Saturday, May 17, 2014

#1,370. Chandu the Magician (1932)

Directed By: William Cameron Menzies, Marcel Varnel

Starring: Edmund Lowe, Irene Ware, Bela Lugosi

Trivia: Nigel De Brulier's yogi was the model for the sorcerer in Disney's "The Sorcerer's Apprentice" sequence from Fantasia

For the second time in a couple weeks, I got a chance to watch a Bela Lugosi movie I’ve never seen before. But unlike You’ll Find Out, 1932’s Chandu the Magician, a film based on a popular radio serial, was produced when Lugosi’s popularity was at its zenith (aside from his iconic performance in Dracula a year earlier, Chandu the Magician was released within months of Island of Lost Souls and Murders in the Rue Morgue). This time out, the actor portrays Roxor, an arch villain determined to conquer the world.

Having completed his mystical training, Frank Chandler (Edmund Lowe) is made a Yogi by his Hindu masters and given the honorary name “Chandu”. His first assignment as a Yogi takes him to Egypt, where he must help his brother-in-law, Professor Robert Regent (Henry B Walthall), who, shortly after completing work on his powerful death ray, was kidnapped by the sinister Roxor (Lugosi), a madman intent on using the ray to destroy some of the world’s biggest cities (including London and New York). Along with trying to save mankind, Chandu attempts to rekindle his romance with Nadji (Irene Ware), a beautiful Egyptian Princess with whom he’s madly in love.

Despite a valiant effort by Lowe, not to mention a very cool opening scene (in which he puts his powers to the test), Chandu is, regrettably, the least interesting character in his own movie, spending half his time staring at his enemies (his power is in his eyes) and the other wooing Princess Nadji. Faring much better is the work of co-director William Cameron Menzies, whose excellent sets (most looking like they were lifted straight out of ancient Egypt) are matched only by the movie’s special effects, which Menzies undoubtedly helped design (one of the films best scenes has Chandu turning the tables on three of Roxor’s cronies by transforming their rifles into poisonous snakes). What’s more, the cinematographer on the film was none other than James Wong Howe, who was nominated for 9 Oscars over the course of his career, winning twice (for The Rose Tattoo in 1955 and 1964’s Hud).
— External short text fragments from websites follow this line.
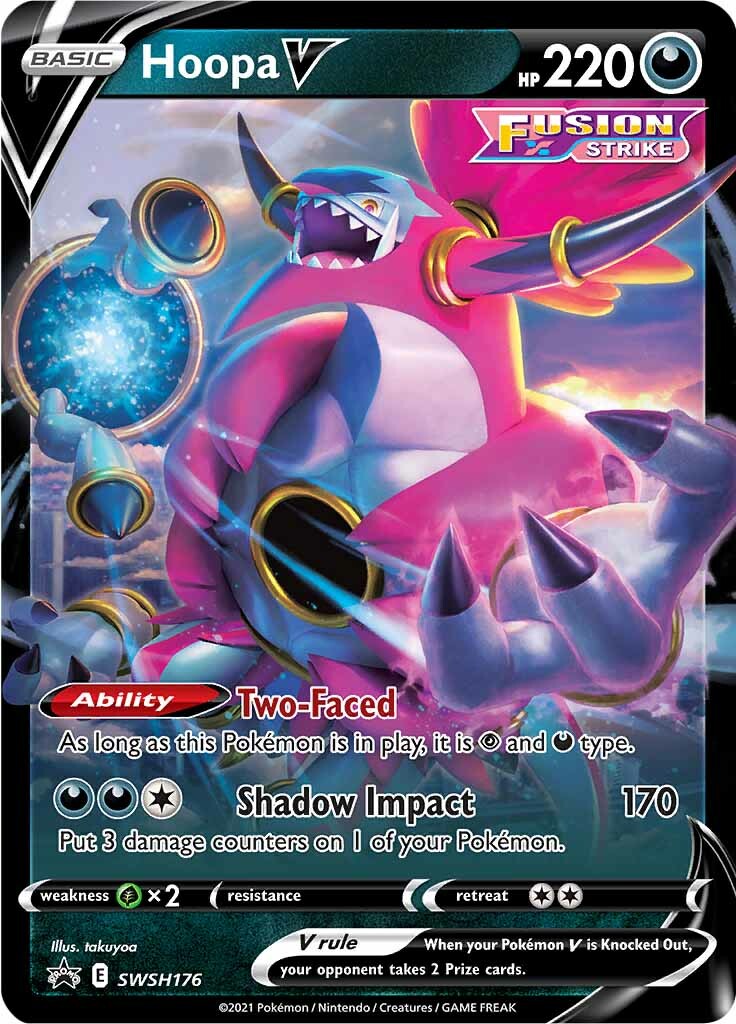 Hoopa V (SWSH176) (Jumbo Card) [Sword & Shield: Black Star Promos] | GnG Games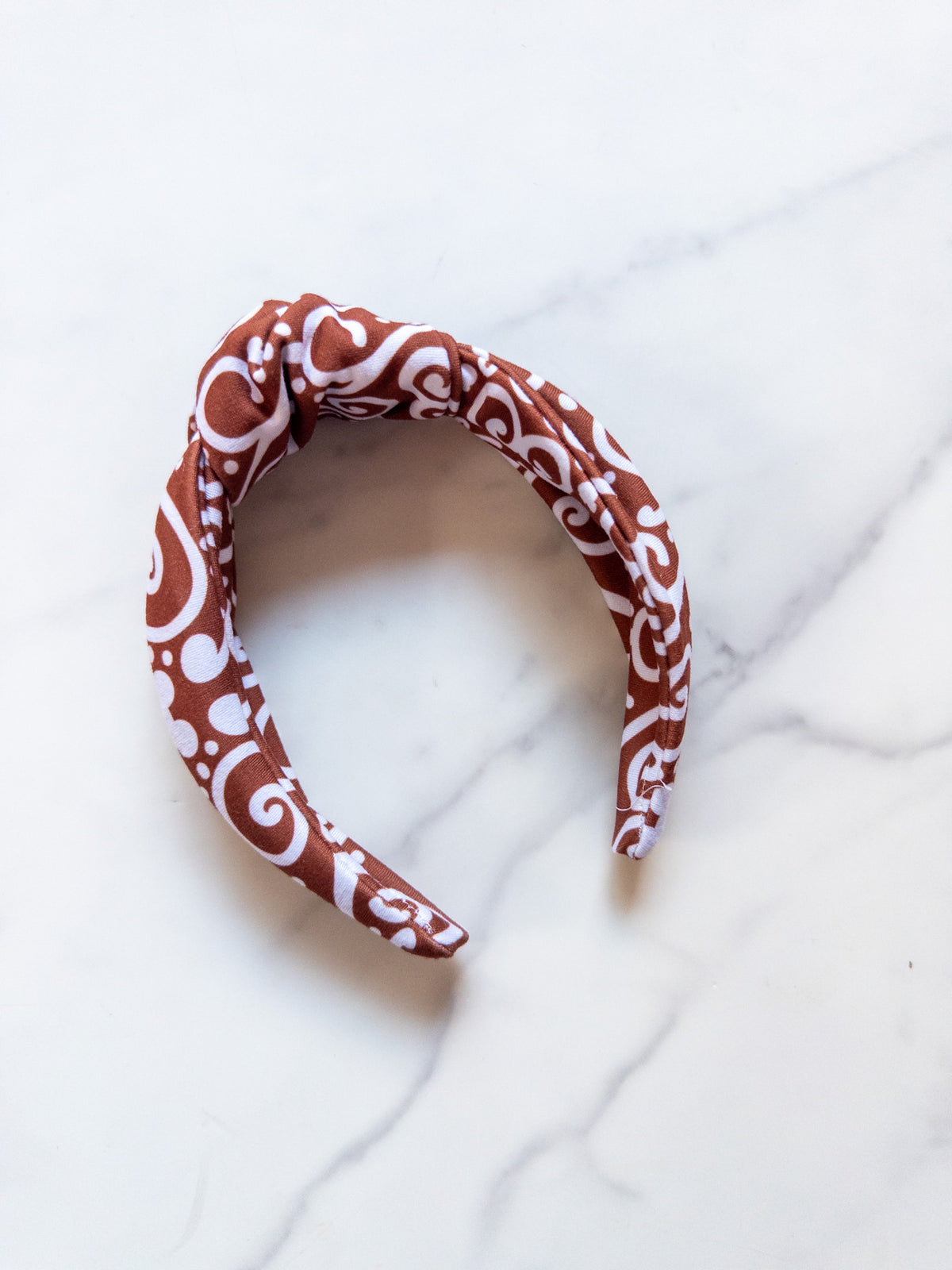 Gingerbread House Top Knot Headband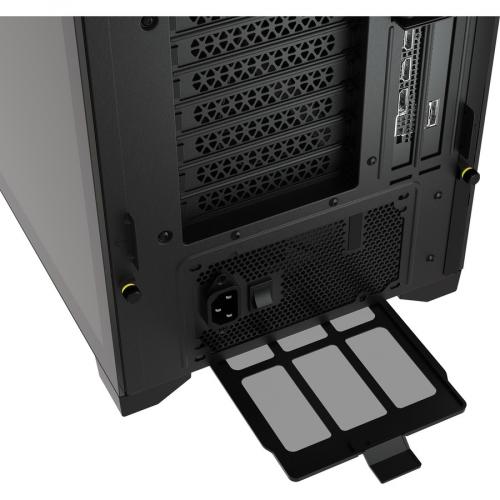 Corsair ICUE 5000X RGB Tempered Glass Mid Tower ATX PC Smart Case   Black Alternate-Image8/500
Then, of course, there’s Bela, so deliciously menacing as Roxor. Decked out in black, his Roxor is evil personified, a man whose sole ambition is to reduce the civilized world to rubble, then set himself up as a God to rule over what remains. From start to finish, Lugosi does a masterful job, giving the film a villain that, despite being three times more interesting than its hero, is a man we want to see destroyed.

Lugosi’s flamboyant portrayal, coupled with Menzies’ eye for detail and Howe’s fluid camera movements, make Chandu the Magician a very entertaining watch.